- Data under study

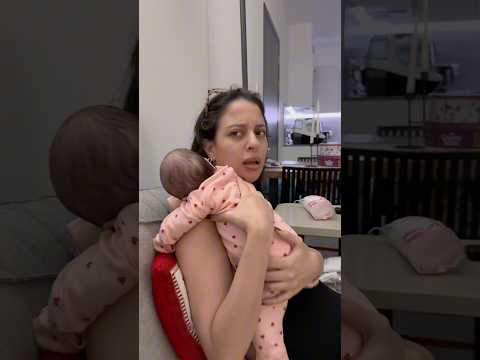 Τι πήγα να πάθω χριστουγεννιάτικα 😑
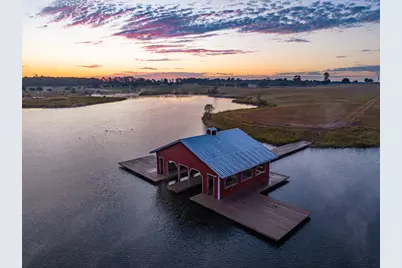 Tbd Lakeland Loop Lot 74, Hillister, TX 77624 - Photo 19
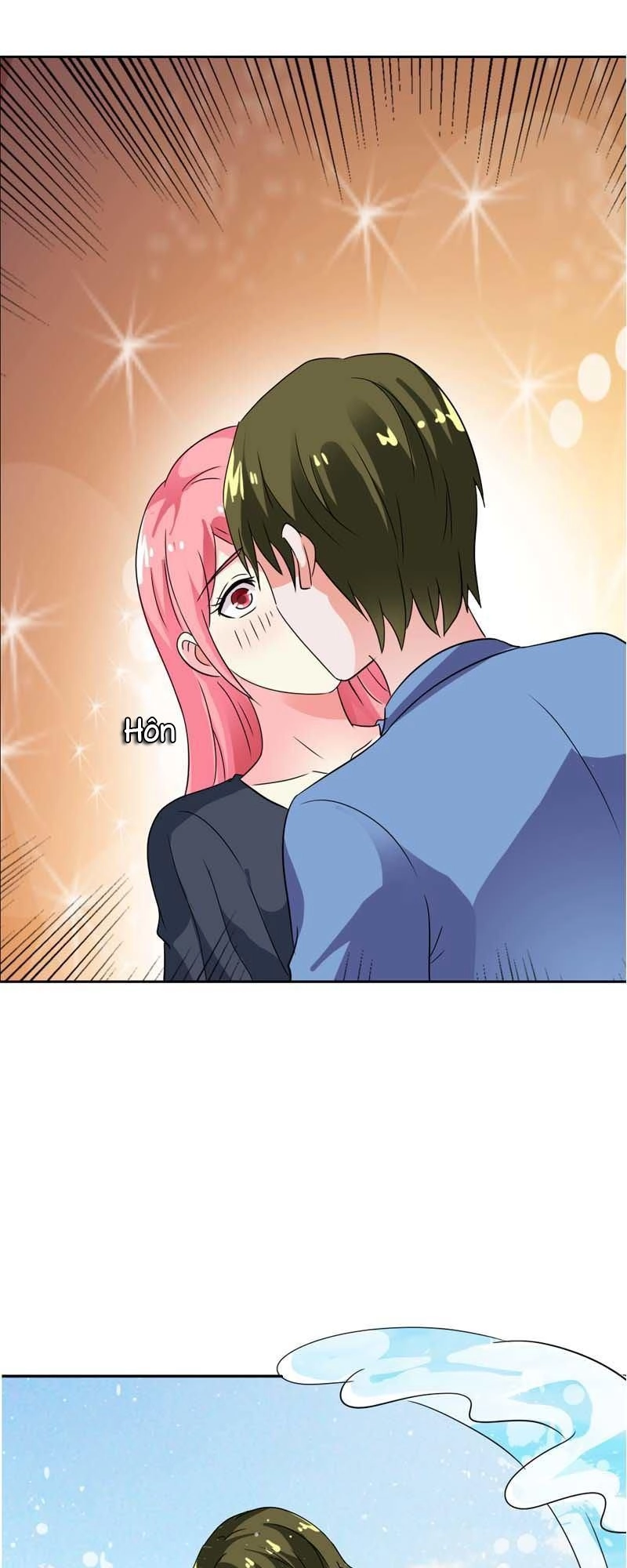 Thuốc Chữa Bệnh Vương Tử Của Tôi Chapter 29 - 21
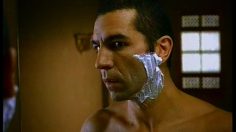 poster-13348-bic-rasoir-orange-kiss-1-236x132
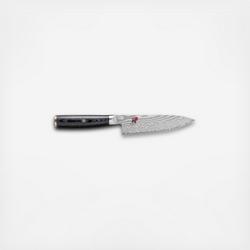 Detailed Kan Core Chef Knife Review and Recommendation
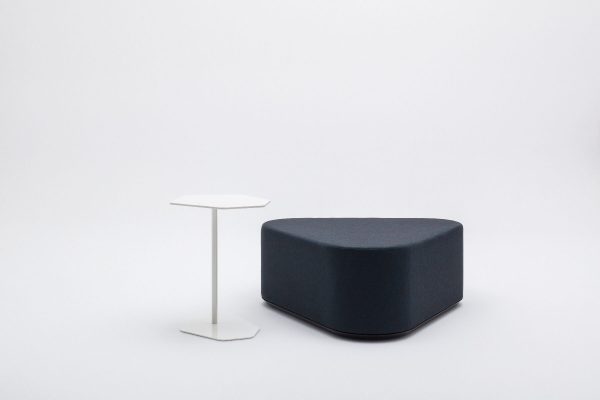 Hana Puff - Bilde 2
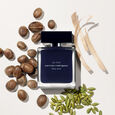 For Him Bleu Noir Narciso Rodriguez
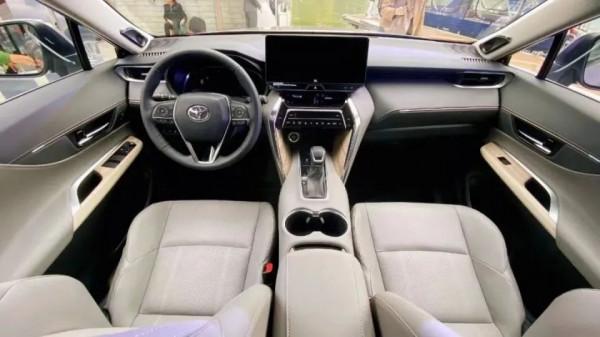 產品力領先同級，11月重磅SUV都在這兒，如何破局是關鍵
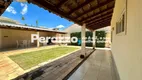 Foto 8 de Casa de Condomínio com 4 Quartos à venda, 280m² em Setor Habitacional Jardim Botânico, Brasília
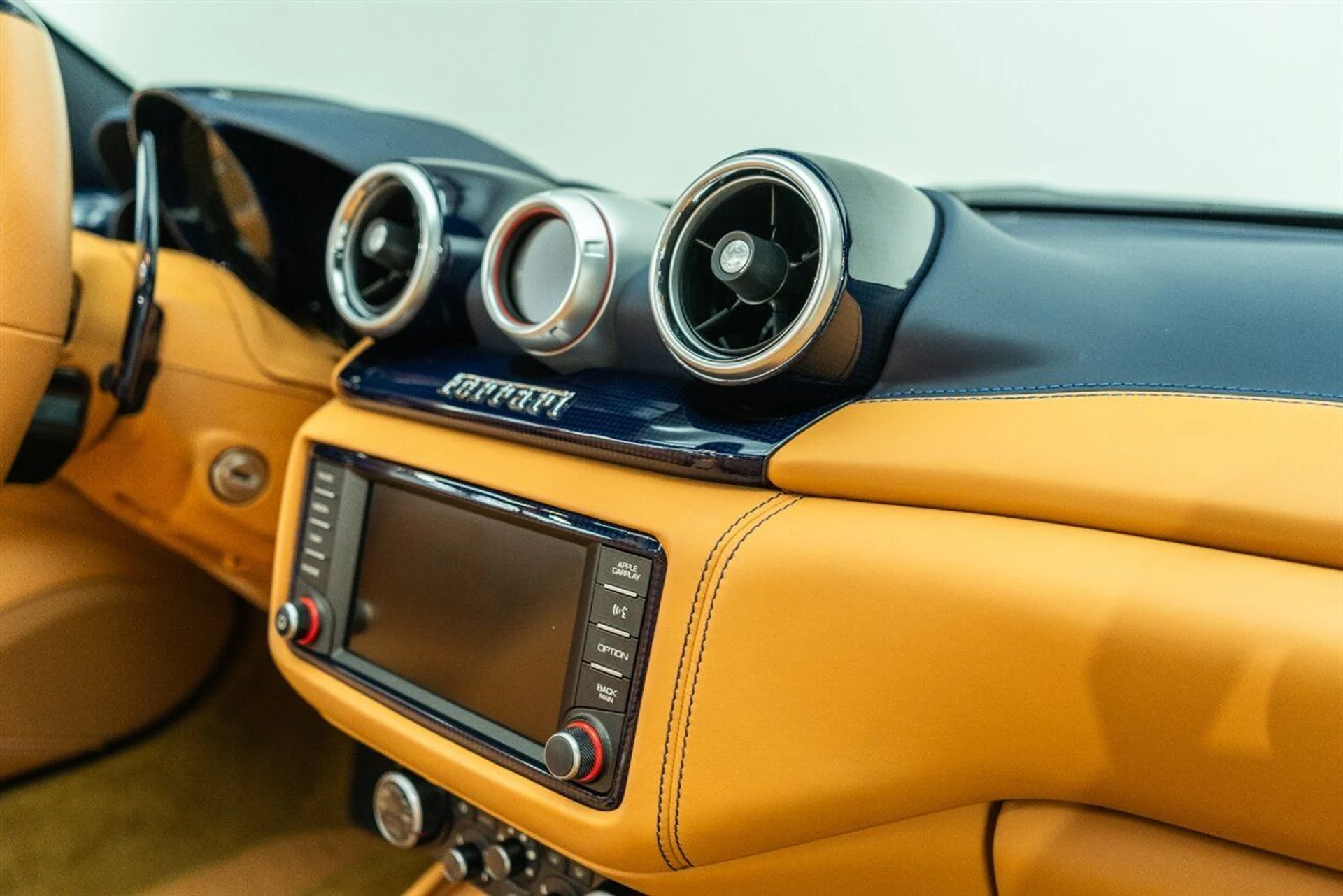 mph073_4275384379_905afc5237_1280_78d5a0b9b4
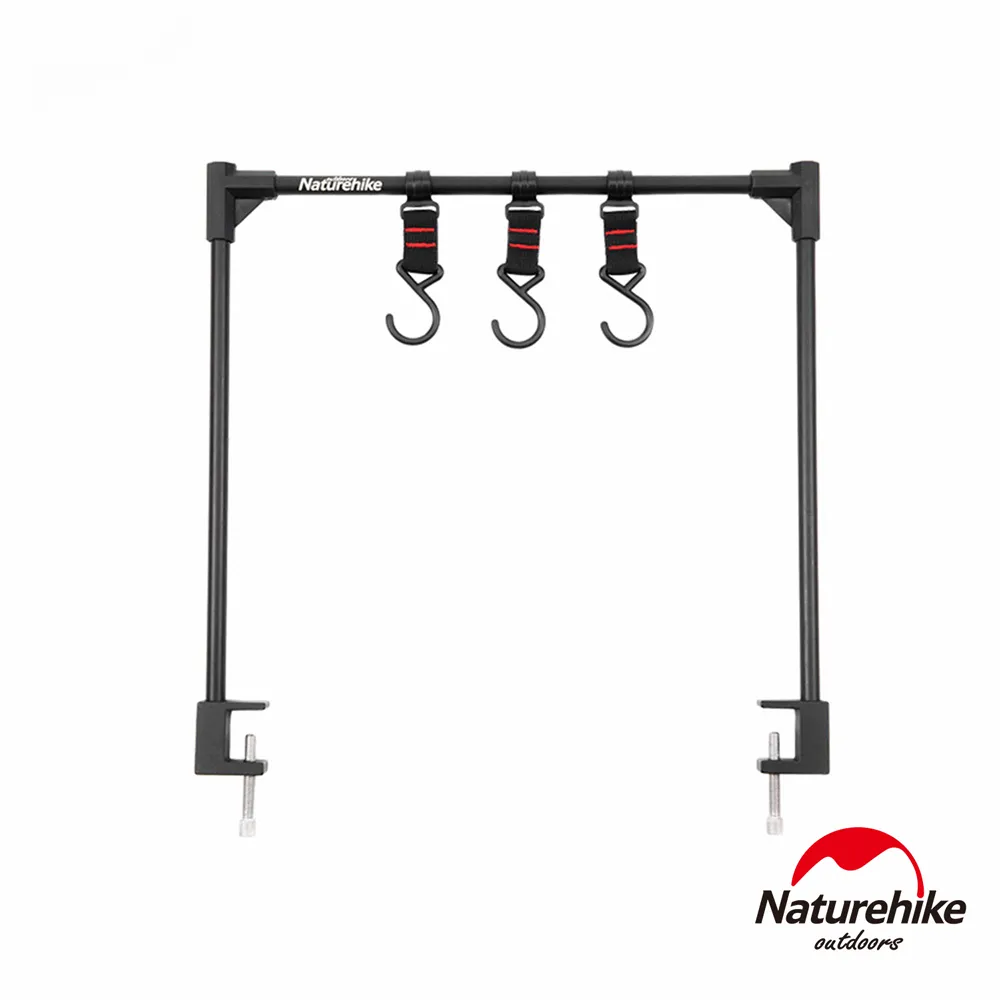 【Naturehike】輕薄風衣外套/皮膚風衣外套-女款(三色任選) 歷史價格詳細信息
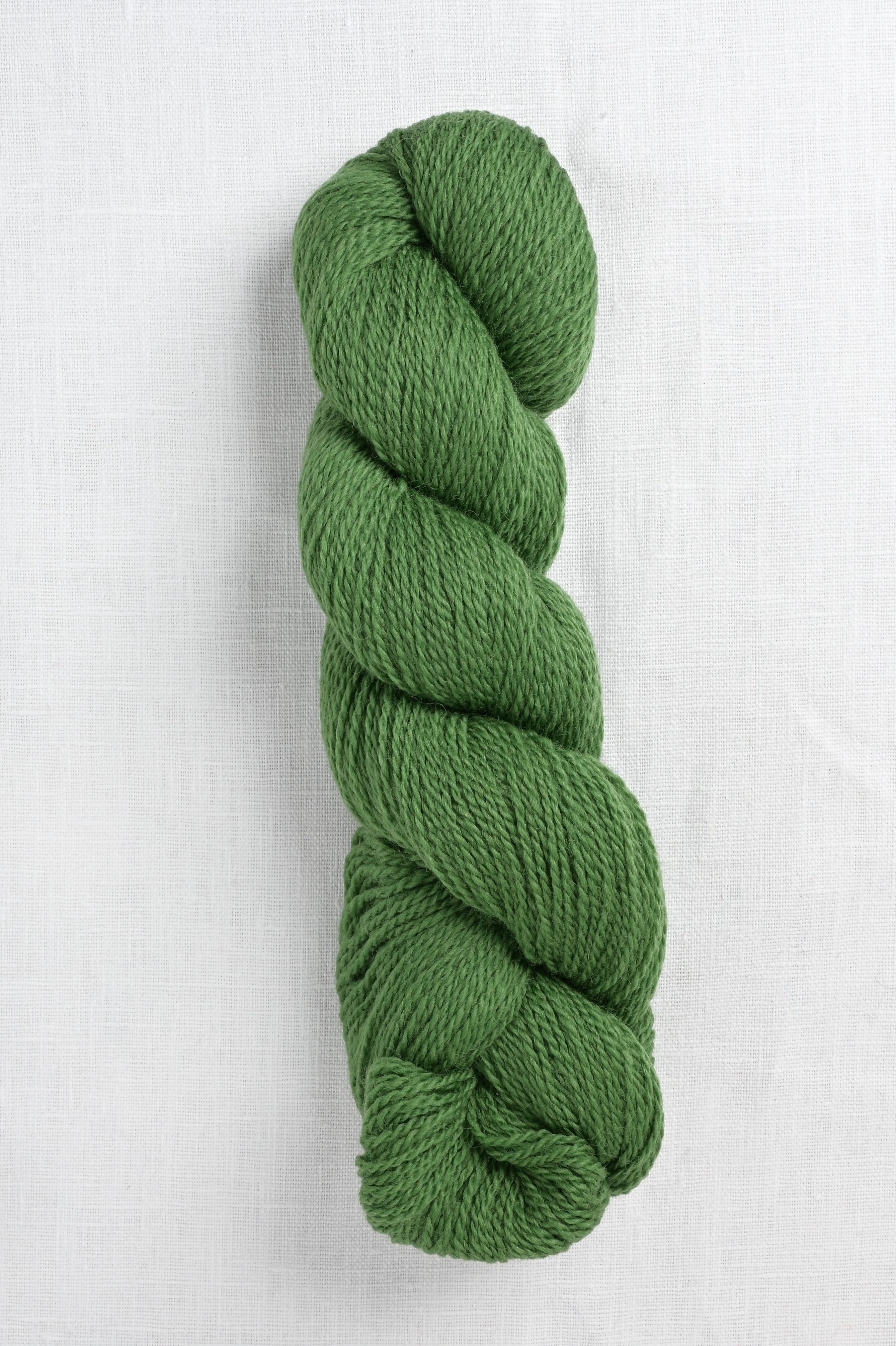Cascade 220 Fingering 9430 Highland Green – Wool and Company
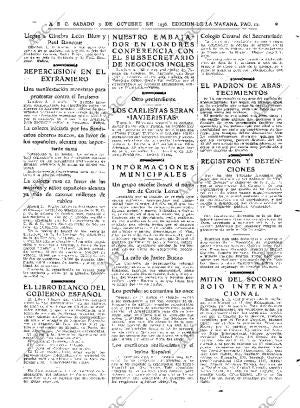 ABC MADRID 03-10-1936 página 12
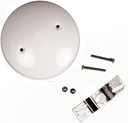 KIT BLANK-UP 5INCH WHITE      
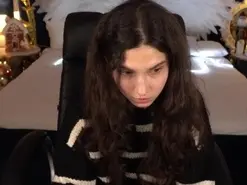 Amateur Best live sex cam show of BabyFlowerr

- Brief
Copy out nothing but text: transcribe the listing exactly and skip each picture.

- Output for this exercise
 Τι πήγα να πάθω χριστουγεννιάτικα 😑
 Tbd Lakeland Loop Lot 74, Hillister, TX 77624 - Photo 19
 Thuốc Chữa Bệnh Vương Tử Của Tôi Chapter 29 - 21
 poster-13348-bic-rasoir-orange-kiss-1-236x132
 Detailed Kan Core Chef Knife Review and Recommendation
 Hana Puff - Bilde 2
 For Him Bleu Noir Narciso Rodriguez
 產品力領先同級，11月重磅SUV都在這兒，如何破局是關鍵
 Foto 8 de Casa de Condomínio com 4 Quartos à venda, 280m² em Setor Habitacional Jardim Botânico, Brasília
 mph073_4275384379_905afc5237_1280_78d5a0b9b4
 【Naturehike】輕薄風衣外套/皮膚風衣外套-女款(三色任選) 歷史價格詳細信息
Cascade 220 Fingering 9430 Highland Green – Wool and Company
 ABC MADRID 03-10-1936 página 12
 KIT BLANK-UP 5INCH WHITE      
 Amateur Best live sex cam show of BabyFlowerr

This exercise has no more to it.